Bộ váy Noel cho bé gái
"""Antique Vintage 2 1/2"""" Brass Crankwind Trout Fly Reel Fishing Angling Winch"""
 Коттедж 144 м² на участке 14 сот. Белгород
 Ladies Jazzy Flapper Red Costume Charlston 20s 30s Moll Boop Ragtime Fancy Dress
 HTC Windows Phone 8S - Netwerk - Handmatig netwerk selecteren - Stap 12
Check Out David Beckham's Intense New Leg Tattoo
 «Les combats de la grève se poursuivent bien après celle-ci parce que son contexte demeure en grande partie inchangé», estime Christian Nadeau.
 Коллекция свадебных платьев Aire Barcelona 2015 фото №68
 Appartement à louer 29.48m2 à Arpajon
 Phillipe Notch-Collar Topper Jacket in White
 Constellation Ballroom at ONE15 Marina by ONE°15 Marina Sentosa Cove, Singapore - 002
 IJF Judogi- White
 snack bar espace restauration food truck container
====
_What you have to do:_
Lines above holding "White": give their count, nothing more.

_Answer box:_
2